Outsourcing for uptime
Not necessarily, argues Dan Ushman, co-founder and vice president of marketing at SingleHop, Inc. SingleHop provides managed hosting, and Ushman claims that for clients of companies like his, 100 percent uptime is indeed possible, because the service can provide the many layers of redundancy required. In fact, Ushman says most small businesses don’t spend enough on uptime. “The biggest mistake small businesses make is to go with shared hosting, which may just cost $20 a month,” he says. “Then you’re one of 500 accounts on one server, and any of the other accounts can cause the server to crash and cause downtime for everyone else.”
It’s certainly true that hosting services have more redundancy, more expertise, and better monitoring than most small businesses, allowing them to offer a higher percentage of uptime. But, Hansson notes, hosting providers don’t put much financial commitment behind their uptime guarantees; most offer only a partial reimbursement of their hosting fee for the time the service was down. “We were actually in this situation, and the payments you get back are not substantial,” Hansson says.
Doing downtime right
How much cost and complexity to take on to avoid possible downtime is a question with a different right answer from company to company. But in every case, there are ways to minimize the business effect of an outage. Unless you’re certain your site can never go down, it’s worth spending a little time and energy to prepare in case it does. Here are some tips that can help you get started:
1. Find an alternate way to communicate with customers. Even if customers can’t actually get to your site, they should get more than their browser’s error message when they try. This can be as simple as a webpage that apologizes for the outage and lets customers know you’re working to fix it. If your site is down for more than a brief time, Hansson recommends redirecting traffic to that page instead. (Needless to say, it should be hosted away from the servers you normally use.)
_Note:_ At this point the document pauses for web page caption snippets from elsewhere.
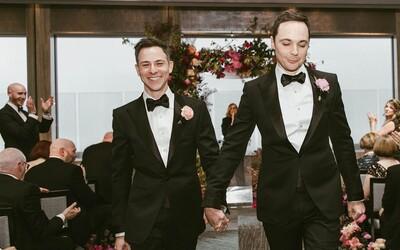 Jim Parsons se po 14 letech randění oddal se svým přítelem Toddem. Magická svatba oblíbeného herce se odehrála v New Yorku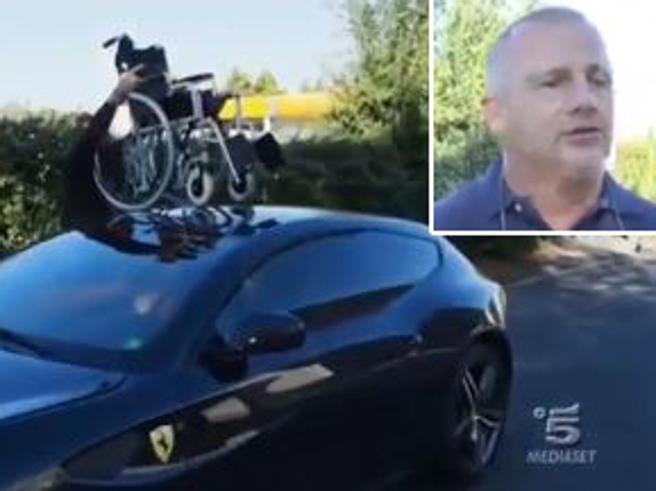 «Striscia la Notizia» inchioda   l'uomo della Ferrari  sul posto dei disabili: «Mi stanno massacrando»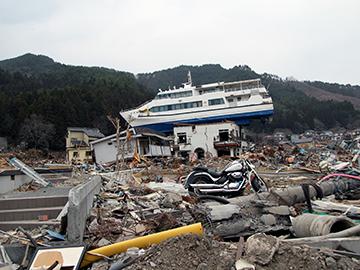 東日本大震災等支援プログラム ~浦和レッズの被災地支援~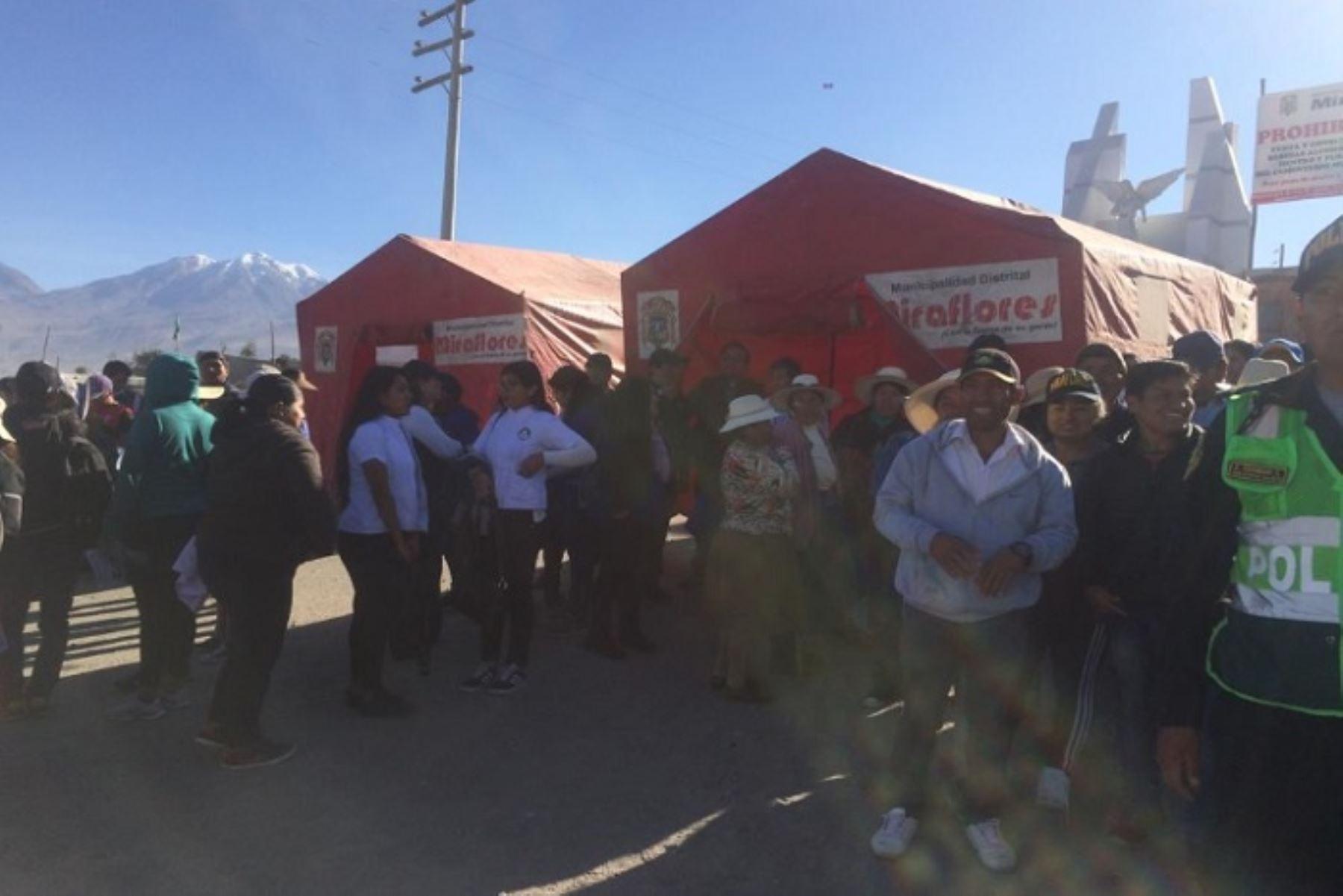 Más de 800 pobladores de cuatro distritos de Arequipa participaron hoy en el simulacro de evacuación por erupción del volcán Misti, organizado por el Centro de Operaciones de Emergencia Regional (COER).
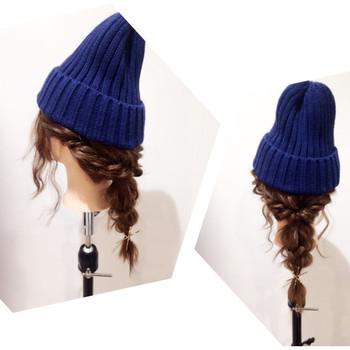 三つ編みを作り、両サイドをロープ編みにしてまとめたら、くるりんぱをして残った毛先を三つ編みに。 こんなヘアスタイルしてみたいですよね。
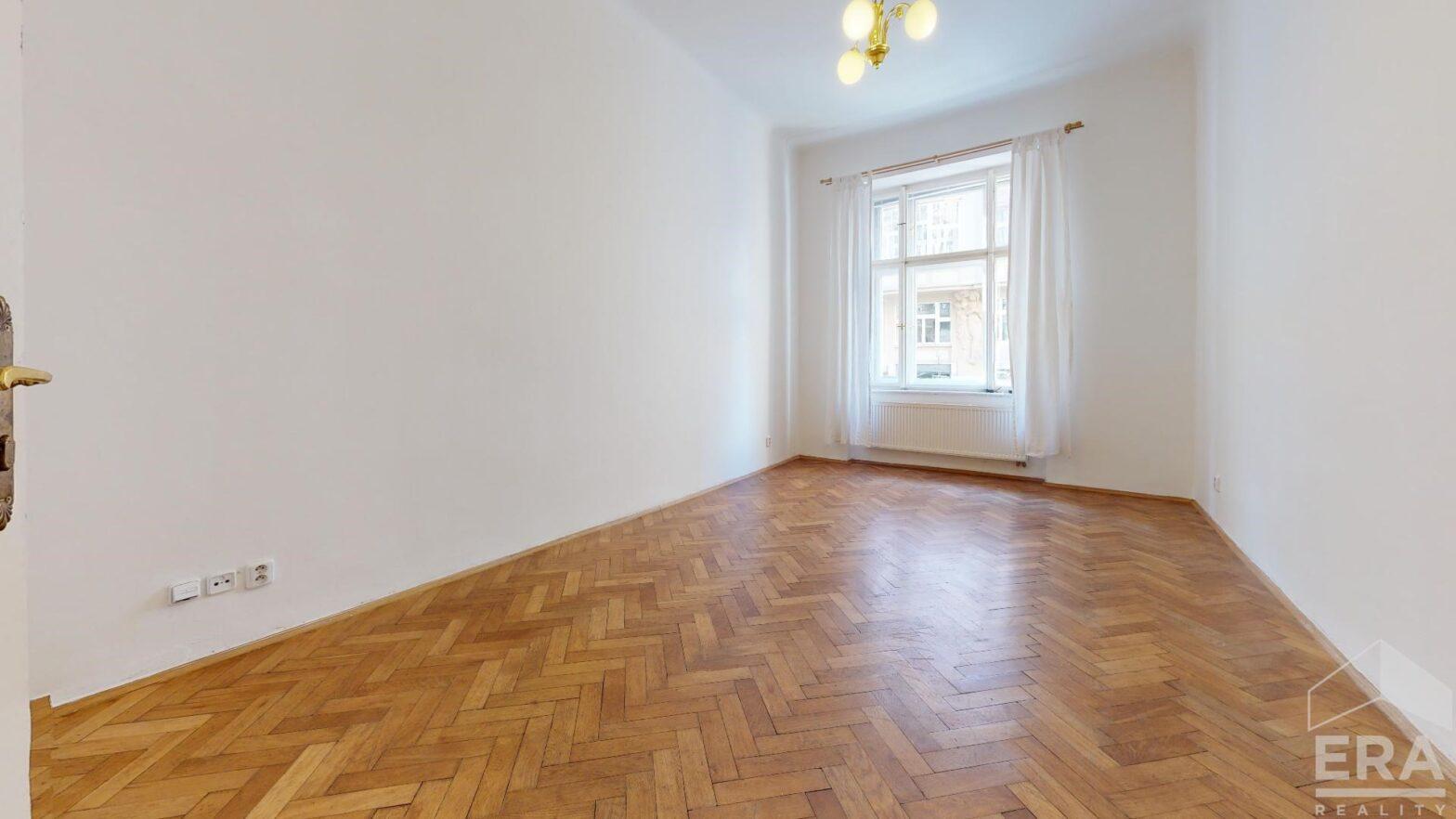 Pronájem bytu 3+kk, 95 m2, ul. Vinohradská 32, Praha 2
37signals takes this one step further with a blog that constantly reports on its site’s status. During an outage, 37signals staff post updates every 15 minutes or so, reporting on their progress getting the site back up.
2. Apologize and explain. Once the outage is solved, give your customers a post mortem as to what went wrong, and tell them what you did to fix the problem. Make sure to apologize for the inconvenience your down time undoubtedly caused.
Whatever you don’t, don’t fudge the facts or use anything that sounds like double-speak, such as Amazon’s recent description of its outage as an “availability event.” “Admit your mistakes up front, and in human language. That’s all people really want,” Hansson says. “If you’re making it sound like you didn’t do anything wrong, if you can’t call an outage an outage, then you’re not trying hard enough.”
3. Treat your outage as an opportunity. “When people go to a hotel and everything goes smoothly, they’ll give it an OK rating,” Hansson says. “But if there’s an issue and the hotel fixes it, they’ll give it a better rating.”
There’s a lesson in this, he says: if you have an outage, but customers see that you fixed it as quickly as possible, were honest about the event, and apologized for the trouble, they may appreciate you more than if you never had the outage at all. “When we have a downtime issue we respond to it honestly, and we get positive feedback,” he says. “It’s a unique opportunity to bond with your customers. If you handle it right, they’ll come away liking you more, not less.”